Satu kali, terjadi serangan penyakit campak pada anak-anak setempat. Karena panik, orangtua datang ke dukun itu. Anehnya, meski anak kecil yang sakit, sang dukun membawa ibu si anak ke sungai untuk mendapatkan ”pengobatan”.
KOMPAS/IRMA TAMBUNAN
Besale, ritual pegobatan di suku Batin Sembilan, Kabupaten Batanghari Jambi. Gambar diambil tahun 2011.
Para suami sempat menanyakan apa yang dilakukan oleh sang dukun. Induk-induk takut menjelaskannya. Kata mereka, dukun mengancam pengobatannya bisa gagal.
Kedok dukun baru terungkap setelah peristiwa hilangnya Induk Nyado. Temenggung mengumpulkan seluruh anggota rombong. Dari situlah para induk menceritakan apa yang dilakukan dalam praktik dukun jadi-jadian. Mereka pun menangis sejadi-jadinya karena baru sadar telah dibodoh-bodohi.

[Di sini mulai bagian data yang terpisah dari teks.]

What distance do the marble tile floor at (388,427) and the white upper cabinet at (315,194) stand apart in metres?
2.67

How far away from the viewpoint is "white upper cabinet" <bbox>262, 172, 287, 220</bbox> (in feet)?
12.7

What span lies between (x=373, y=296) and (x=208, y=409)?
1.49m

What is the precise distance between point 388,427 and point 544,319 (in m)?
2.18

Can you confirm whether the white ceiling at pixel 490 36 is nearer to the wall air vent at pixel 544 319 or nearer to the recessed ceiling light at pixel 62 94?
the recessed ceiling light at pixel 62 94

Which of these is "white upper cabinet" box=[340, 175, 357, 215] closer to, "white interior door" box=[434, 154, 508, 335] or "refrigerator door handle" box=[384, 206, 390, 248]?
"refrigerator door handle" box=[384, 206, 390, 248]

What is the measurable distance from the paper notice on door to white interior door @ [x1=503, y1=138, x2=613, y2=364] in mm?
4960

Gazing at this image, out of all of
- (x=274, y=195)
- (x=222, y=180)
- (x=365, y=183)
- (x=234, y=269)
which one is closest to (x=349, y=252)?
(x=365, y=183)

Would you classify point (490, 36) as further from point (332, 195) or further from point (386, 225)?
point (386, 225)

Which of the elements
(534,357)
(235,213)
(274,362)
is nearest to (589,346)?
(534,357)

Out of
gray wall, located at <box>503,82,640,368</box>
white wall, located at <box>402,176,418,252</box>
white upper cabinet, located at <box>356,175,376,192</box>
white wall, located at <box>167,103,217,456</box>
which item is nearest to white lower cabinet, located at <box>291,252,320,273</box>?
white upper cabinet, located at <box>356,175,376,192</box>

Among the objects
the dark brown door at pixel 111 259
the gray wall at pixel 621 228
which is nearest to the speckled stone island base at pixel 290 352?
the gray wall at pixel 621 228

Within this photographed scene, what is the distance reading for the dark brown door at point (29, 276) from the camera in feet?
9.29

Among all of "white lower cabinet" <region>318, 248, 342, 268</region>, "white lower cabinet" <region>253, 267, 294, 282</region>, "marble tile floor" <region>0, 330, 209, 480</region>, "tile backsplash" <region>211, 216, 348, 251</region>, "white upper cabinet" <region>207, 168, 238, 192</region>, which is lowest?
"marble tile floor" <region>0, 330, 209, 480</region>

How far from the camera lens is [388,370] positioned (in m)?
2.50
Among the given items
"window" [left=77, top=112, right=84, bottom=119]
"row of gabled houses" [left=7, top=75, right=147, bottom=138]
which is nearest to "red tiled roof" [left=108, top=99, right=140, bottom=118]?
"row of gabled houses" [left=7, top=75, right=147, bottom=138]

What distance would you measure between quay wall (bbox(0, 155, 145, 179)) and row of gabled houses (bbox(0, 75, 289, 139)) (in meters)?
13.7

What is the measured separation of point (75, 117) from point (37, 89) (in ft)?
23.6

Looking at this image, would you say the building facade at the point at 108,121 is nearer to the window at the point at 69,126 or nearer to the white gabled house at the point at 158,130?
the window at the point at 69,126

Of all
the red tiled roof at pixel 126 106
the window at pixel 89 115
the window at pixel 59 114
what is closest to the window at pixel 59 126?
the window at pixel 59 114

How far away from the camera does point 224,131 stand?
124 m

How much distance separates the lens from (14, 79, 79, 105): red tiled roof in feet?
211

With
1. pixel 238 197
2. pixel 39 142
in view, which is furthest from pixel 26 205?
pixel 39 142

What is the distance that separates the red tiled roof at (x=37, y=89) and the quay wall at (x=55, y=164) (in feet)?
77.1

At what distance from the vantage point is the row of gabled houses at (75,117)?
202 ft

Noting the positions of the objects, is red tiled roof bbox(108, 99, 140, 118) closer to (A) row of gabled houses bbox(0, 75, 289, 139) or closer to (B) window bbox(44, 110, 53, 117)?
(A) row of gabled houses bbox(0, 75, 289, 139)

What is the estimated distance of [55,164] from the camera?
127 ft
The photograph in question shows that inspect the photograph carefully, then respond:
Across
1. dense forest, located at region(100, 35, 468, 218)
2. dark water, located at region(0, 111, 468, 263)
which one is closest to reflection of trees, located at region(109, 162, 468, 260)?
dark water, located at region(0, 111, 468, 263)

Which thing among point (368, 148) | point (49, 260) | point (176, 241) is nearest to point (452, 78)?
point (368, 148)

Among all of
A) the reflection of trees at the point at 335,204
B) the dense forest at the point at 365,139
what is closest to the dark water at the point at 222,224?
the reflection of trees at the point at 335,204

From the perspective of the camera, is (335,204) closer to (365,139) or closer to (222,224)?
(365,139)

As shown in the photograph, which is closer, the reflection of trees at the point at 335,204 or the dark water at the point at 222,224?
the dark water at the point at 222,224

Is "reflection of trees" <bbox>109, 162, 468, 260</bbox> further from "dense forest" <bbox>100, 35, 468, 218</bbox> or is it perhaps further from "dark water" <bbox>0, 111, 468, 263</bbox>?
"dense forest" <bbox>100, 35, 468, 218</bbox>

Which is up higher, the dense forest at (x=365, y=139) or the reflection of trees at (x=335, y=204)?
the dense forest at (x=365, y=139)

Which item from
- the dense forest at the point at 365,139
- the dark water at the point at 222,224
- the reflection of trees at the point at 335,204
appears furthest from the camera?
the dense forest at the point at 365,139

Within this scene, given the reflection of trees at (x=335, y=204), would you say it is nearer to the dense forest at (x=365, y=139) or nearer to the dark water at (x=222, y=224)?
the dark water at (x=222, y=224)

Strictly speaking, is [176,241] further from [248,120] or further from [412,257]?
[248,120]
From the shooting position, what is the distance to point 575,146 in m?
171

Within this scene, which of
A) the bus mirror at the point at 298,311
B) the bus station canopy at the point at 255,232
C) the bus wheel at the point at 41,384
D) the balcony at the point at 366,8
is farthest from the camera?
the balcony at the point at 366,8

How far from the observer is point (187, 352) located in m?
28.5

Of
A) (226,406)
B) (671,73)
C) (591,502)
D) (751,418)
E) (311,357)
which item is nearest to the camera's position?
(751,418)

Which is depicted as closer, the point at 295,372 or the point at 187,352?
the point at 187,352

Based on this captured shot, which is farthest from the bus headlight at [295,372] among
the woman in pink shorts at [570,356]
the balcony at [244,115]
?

Tak hanya DS, sejumlah dukun lain beraksi memanfaatkan kelemahan Orang Rimba. Kelemahan literasi Orang Rimba dalam mengelola keuangan dimanfaatkan demi mengeruk untung besar.
Tujuh bulan lalu, rombong Orang Rimba wilayah Terab didatangi seseorang staf perusahaan hutan tanaman industri (HTI) yang mengaku bisa melipatgandakan uang. Daripada uang disimpan dalam lipatan kain, bisa hilang atau dicuri. Kalau disimpan kepadanya, uangnya bakal berbunga.
Orang Rimba semula tak percaya. Oleh karena mendapatkan cerita sukses dari orang desa perihal hasil penggandaan uang, mereka pun menurut. Uang dikumpulkan hingga Rp 30 juta, lalu dititipkan kepada sang dukun. Tak lama, mereka mendapatkan uang bagi hasil sebesar Rp 3 juta.
Orang Rimba semakin tergiur. Hingga saat ini, sudah lebih dari Rp 300 juta dititipkan kepada sang dukun.
Tak lama kemudian dukun menghilang. Orang Rimba marah dan mendatangi perusahaan HTI tempat si dukun bekerja. Namun, petugas setempat mengatakan orang yang dimaksud telah menghilang.
IRMA TAMBUNAN
Seorang bayi digendong sang dukun dalam ritual memandikan bayi di Taman Nasional Bukit Duabelas, Sarolangun, Jambi, Jumat (1/7/2022). Penyelamatan hutan mendesak untuk menjaga biodiversitas yang tersisa.
Datang ke dukun dianggap sebagai cara mendapatkan penyelesaian.
Antropolog dari Komunitas Konservasi Indonesia (KKI) Warsi, Robert Aritonang, melihat fenomena perdukunan menjadi bagian dari sistem pengetahuan masyarakat pedalaman yang masih percaya pada hal-hal gaib. ”Datang ke dukun dianggap sebagai cara mendapatkan penyelesaian,” ujarnya.
Dukun-dukun dari dalam rimba membuat jalan penyelesaian melalui berbagai ritual yang lekat dengan alam. Mereka menyembuhkan, membantu kelahiran bayi, dan mengusir roh-roh jahat yang mengganggu manusia.
Namun, untuk menjalankan tradisi asli, dibutuhkan banyak syarat. Hal itu di antaranya terjadi pada ritual penyembuhan ”besale”, seorang warga harus menyiapkan beragam jenis bunga dari hutan serta sajian khusus untuk sarana penyembuhan. Seiring menyusutnya hutan, tak semua bunga dapat mudah dicari.
Tengganai Besemen menunjukkan salah satu cendawan obat kepada anak-anaknya di Taman Nasional Bukit Duabelas, Sarolangun, Jambi, Sabtu (2/7/2022). Pelestarian hutan mendesak diperkuat sebagai habitat bahan obat-obatan itu.
Adapun, kehadiran dukun-dukun dari luar dianggap sebagai alternatif. Mereka menawarkan syarat yang mudah dan iming-iming hasil. Hal itu menggiurkan Orang Rimba yang cara berpikirnya belum cukup rasional. Akibatnya, kehidupan Orang Rimba bukannya semakin membaik, melainkan terancam menjadi korban penipuan.
Menurut Robert, sangat mendesak membekali literasi bagi Orang Rimba, baik itu literasi baca tulis hitung, pengetahuan umum, kesehatan, maupun literasi keuangan. Jangan sampai kehidupan mereka kian hancur pada saat pembangunan semakin maju.